# WHAT IS REQUIRED
Exactly as written, output each record given below.

# EXERCISE DATA
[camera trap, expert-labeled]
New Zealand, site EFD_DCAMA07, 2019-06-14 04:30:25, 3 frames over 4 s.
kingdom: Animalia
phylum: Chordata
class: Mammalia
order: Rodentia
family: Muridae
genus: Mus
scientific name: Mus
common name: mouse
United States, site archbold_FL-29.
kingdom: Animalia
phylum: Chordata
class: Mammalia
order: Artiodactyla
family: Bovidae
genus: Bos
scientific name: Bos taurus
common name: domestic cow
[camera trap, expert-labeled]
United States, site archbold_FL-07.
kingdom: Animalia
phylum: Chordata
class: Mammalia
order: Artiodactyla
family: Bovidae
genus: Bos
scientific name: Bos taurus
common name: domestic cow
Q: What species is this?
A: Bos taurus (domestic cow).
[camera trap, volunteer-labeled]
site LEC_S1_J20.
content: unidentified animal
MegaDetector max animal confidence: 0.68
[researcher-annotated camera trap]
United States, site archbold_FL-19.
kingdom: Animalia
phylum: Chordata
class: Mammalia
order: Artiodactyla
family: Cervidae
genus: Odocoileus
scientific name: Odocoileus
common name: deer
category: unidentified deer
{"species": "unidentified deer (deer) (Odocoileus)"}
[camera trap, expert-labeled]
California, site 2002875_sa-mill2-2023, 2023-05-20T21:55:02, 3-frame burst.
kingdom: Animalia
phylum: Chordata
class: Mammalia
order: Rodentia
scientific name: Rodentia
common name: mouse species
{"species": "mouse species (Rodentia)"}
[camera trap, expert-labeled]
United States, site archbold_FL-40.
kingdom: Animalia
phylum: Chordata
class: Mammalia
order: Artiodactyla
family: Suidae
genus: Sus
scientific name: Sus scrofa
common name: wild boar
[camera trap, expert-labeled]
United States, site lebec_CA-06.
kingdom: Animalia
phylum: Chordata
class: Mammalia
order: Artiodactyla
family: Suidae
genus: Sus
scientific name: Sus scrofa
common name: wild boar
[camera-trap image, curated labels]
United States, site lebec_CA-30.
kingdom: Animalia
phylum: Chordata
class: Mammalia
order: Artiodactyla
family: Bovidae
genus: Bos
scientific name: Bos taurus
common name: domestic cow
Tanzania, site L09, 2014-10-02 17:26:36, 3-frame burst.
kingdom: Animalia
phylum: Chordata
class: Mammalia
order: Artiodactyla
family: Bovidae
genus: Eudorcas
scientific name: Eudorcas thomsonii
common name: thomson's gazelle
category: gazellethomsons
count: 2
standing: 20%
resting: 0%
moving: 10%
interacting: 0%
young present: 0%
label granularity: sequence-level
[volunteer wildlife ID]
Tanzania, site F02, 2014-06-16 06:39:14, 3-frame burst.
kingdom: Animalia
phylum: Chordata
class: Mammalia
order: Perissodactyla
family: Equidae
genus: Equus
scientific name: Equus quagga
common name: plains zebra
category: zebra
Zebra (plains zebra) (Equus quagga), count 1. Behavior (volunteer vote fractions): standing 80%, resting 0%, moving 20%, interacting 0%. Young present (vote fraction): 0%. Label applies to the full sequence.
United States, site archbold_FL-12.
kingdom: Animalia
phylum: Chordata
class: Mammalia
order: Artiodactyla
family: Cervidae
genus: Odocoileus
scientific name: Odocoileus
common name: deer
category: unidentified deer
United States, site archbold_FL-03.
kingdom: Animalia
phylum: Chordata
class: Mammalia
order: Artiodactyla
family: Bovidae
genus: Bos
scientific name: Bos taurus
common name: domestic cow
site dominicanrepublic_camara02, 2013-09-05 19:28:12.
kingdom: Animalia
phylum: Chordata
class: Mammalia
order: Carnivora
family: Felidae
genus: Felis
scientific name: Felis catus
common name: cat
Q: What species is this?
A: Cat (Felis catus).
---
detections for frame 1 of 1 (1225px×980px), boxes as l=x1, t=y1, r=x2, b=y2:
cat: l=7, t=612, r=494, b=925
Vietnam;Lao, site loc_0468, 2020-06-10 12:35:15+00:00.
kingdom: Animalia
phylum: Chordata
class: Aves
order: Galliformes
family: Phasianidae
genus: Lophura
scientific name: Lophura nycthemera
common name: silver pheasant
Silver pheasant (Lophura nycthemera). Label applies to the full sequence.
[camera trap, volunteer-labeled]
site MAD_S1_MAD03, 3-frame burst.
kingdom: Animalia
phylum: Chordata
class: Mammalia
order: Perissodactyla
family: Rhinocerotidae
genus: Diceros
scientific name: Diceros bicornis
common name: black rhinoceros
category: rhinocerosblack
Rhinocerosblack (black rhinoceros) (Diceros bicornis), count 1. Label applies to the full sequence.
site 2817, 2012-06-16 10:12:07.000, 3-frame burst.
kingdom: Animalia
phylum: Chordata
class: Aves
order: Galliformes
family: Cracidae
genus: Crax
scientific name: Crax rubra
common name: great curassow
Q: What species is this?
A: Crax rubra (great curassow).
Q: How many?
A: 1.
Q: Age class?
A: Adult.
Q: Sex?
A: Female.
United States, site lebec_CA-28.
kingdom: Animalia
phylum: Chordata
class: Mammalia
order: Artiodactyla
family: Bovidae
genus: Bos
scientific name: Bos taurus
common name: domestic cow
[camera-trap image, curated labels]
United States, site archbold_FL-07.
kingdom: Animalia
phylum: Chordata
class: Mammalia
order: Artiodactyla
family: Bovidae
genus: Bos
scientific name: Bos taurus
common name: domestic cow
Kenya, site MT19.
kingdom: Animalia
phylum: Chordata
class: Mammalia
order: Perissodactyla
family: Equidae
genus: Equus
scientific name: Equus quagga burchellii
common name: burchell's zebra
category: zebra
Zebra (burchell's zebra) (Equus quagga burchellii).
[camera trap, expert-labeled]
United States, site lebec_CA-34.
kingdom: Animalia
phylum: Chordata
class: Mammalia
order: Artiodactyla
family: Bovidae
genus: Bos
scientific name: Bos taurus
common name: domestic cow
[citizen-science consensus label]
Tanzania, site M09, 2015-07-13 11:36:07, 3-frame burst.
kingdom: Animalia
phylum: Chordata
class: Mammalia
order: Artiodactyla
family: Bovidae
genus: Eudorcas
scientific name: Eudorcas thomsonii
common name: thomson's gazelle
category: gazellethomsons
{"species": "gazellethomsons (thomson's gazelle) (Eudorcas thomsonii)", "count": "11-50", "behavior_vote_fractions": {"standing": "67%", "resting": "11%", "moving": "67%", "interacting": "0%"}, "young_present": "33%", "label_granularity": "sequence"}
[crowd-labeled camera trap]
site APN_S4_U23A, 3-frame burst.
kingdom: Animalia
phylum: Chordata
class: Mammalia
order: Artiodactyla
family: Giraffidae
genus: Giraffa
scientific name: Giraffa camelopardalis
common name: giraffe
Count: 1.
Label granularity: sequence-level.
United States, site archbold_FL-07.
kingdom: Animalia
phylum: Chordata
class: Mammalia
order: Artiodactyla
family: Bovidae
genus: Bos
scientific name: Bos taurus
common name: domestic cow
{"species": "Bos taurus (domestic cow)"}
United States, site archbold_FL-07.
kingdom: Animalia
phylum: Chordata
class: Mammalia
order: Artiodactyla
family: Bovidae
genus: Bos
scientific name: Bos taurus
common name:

# REPLY
[camera trap, expert-labeled]
New Zealand, site EFD_DCAMA07, 2019-06-14 04:30:25, 3 frames over 4 s.
kingdom: Animalia
phylum: Chordata
class: Mammalia
order: Rodentia
family: Muridae
genus: Mus
scientific name: Mus
common name: mouse
United States, site archbold_FL-29.
kingdom: Animalia
phylum: Chordata
class: Mammalia
order: Artiodactyla
family: Bovidae
genus: Bos
scientific name: Bos taurus
common name: domestic cow
[camera trap, expert-labeled]
United States, site archbold_FL-07.
kingdom: Animalia
phylum: Chordata
class: Mammalia
order: Artiodactyla
family: Bovidae
genus: Bos
scientific name: Bos taurus
common name: domestic cow
Q: What species is this?
A: Bos taurus (domestic cow).
[camera trap, volunteer-labeled]
site LEC_S1_J20.
content: unidentified animal
MegaDetector max animal confidence: 0.68
[researcher-annotated camera trap]
United States, site archbold_FL-19.
kingdom: Animalia
phylum: Chordata
class: Mammalia
order: Artiodactyla
family: Cervidae
genus: Odocoileus
scientific name: Odocoileus
common name: deer
category: unidentified deer
{"species": "unidentified deer (deer) (Odocoileus)"}
[camera trap, expert-labeled]
California, site 2002875_sa-mill2-2023, 2023-05-20T21:55:02, 3-frame burst.
kingdom: Animalia
phylum: Chordata
class: Mammalia
order: Rodentia
scientific name: Rodentia
common name: mouse species
{"species": "mouse species (Rodentia)"}
[camera trap, expert-labeled]
United States, site archbold_FL-40.
kingdom: Animalia
phylum: Chordata
class: Mammalia
order: Artiodactyla
family: Suidae
genus: Sus
scientific name: Sus scrofa
common name: wild boar
[camera trap, expert-labeled]
United States, site lebec_CA-06.
kingdom: Animalia
phylum: Chordata
class: Mammalia
order: Artiodactyla
family: Suidae
genus: Sus
scientific name: Sus scrofa
common name: wild boar
[camera-trap image, curated labels]
United States, site lebec_CA-30.
kingdom: Animalia
phylum: Chordata
class: Mammalia
order: Artiodactyla
family: Bovidae
genus: Bos
scientific name: Bos taurus
common name: domestic cow
Tanzania, site L09, 2014-10-02 17:26:36, 3-frame burst.
kingdom: Animalia
phylum: Chordata
class: Mammalia
order: Artiodactyla
family: Bovidae
genus: Eudorcas
scientific name: Eudorcas thomsonii
common name: thomson's gazelle
category: gazellethomsons
count: 2
standing: 20%
resting: 0%
moving: 10%
interacting: 0%
young present: 0%
label granularity: sequence-level
[volunteer wildlife ID]
Tanzania, site F02, 2014-06-16 06:39:14, 3-frame burst.
kingdom: Animalia
phylum: Chordata
class: Mammalia
order: Perissodactyla
family: Equidae
genus: Equus
scientific name: Equus quagga
common name: plains zebra
category: zebra
Zebra (plains zebra) (Equus quagga), count 1. Behavior (volunteer vote fractions): standing 80%, resting 0%, moving 20%, interacting 0%. Young present (vote fraction): 0%. Label applies to the full sequence.
United States, site archbold_FL-12.
kingdom: Animalia
phylum: Chordata
class: Mammalia
order: Artiodactyla
family: Cervidae
genus: Odocoileus
scientific name: Odocoileus
common name: deer
category: unidentified deer
United States, site archbold_FL-03.
kingdom: Animalia
phylum: Chordata
class: Mammalia
order: Artiodactyla
family: Bovidae
genus: Bos
scientific name: Bos taurus
common name: domestic cow
site dominicanrepublic_camara02, 2013-09-05 19:28:12.
kingdom: Animalia
phylum: Chordata
class: Mammalia
order: Carnivora
family: Felidae
genus: Felis
scientific name: Felis catus
common name: cat
Q: What species is this?
A: Cat (Felis catus).
---
detections for frame 1 of 1 (1225px×980px), boxes as l=x1, t=y1, r=x2, b=y2:
cat: l=7, t=612, r=494, b=925
Vietnam;Lao, site loc_0468, 2020-06-10 12:35:15+00:00.
kingdom: Animalia
phylum: Chordata
class: Aves
order: Galliformes
family: Phasianidae
genus: Lophura
scientific name: Lophura nycthemera
common name: silver pheasant
Silver pheasant (Lophura nycthemera). Label applies to the full sequence.
[camera trap, volunteer-labeled]
site MAD_S1_MAD03, 3-frame burst.
kingdom: Animalia
phylum: Chordata
class: Mammalia
order: Perissodactyla
family: Rhinocerotidae
genus: Diceros
scientific name: Diceros bicornis
common name: black rhinoceros
category: rhinocerosblack
Rhinocerosblack (black rhinoceros) (Diceros bicornis), count 1. Label applies to the full sequence.
site 2817, 2012-06-16 10:12:07.000, 3-frame burst.
kingdom: Animalia
phylum: Chordata
class: Aves
order: Galliformes
family: Cracidae
genus: Crax
scientific name: Crax rubra
common name: great curassow
Q: What species is this?
A: Crax rubra (great curassow).
Q: How many?
A: 1.
Q: Age class?
A: Adult.
Q: Sex?
A: Female.
United States, site lebec_CA-28.
kingdom: Animalia
phylum: Chordata
class: Mammalia
order: Artiodactyla
family: Bovidae
genus: Bos
scientific name: Bos taurus
common name: domestic cow
[camera-trap image, curated labels]
United States, site archbold_FL-07.
kingdom: Animalia
phylum: Chordata
class: Mammalia
order: Artiodactyla
family: Bovidae
genus: Bos
scientific name: Bos taurus
common name: domestic cow
Kenya, site MT19.
kingdom: Animalia
phylum: Chordata
class: Mammalia
order: Perissodactyla
family: Equidae
genus: Equus
scientific name: Equus quagga burchellii
common name: burchell's zebra
category: zebra
Zebra (burchell's zebra) (Equus quagga burchellii).
[camera trap, expert-labeled]
United States, site lebec_CA-34.
kingdom: Animalia
phylum: Chordata
class: Mammalia
order: Artiodactyla
family: Bovidae
genus: Bos
scientific name: Bos taurus
common name: domestic cow
[citizen-science consensus label]
Tanzania, site M09, 2015-07-13 11:36:07, 3-frame burst.
kingdom: Animalia
phylum: Chordata
class: Mammalia
order: Artiodactyla
family: Bovidae
genus: Eudorcas
scientific name: Eudorcas thomsonii
common name: thomson's gazelle
category: gazellethomsons
{"species": "gazellethomsons (thomson's gazelle) (Eudorcas thomsonii)", "count": "11-50", "behavior_vote_fractions": {"standing": "67%", "resting": "11%", "moving": "67%", "interacting": "0%"}, "young_present": "33%", "label_granularity": "sequence"}
[crowd-labeled camera trap]
site APN_S4_U23A, 3-frame burst.
kingdom: Animalia
phylum: Chordata
class: Mammalia
order: Artiodactyla
family: Giraffidae
genus: Giraffa
scientific name: Giraffa camelopardalis
common name: giraffe
Count: 1.
Label granularity: sequence-level.
United States, site archbold_FL-07.
kingdom: Animalia
phylum: Chordata
class: Mammalia
order: Artiodactyla
family: Bovidae
genus: Bos
scientific name: Bos taurus
common name: domestic cow
{"species": "Bos taurus (domestic cow)"}
United States, site archbold_FL-07.
kingdom: Animalia
phylum: Chordata
class: Mammalia
order: Artiodactyla
family: Bovidae
genus: Bos
scientific name: Bos taurus
common name:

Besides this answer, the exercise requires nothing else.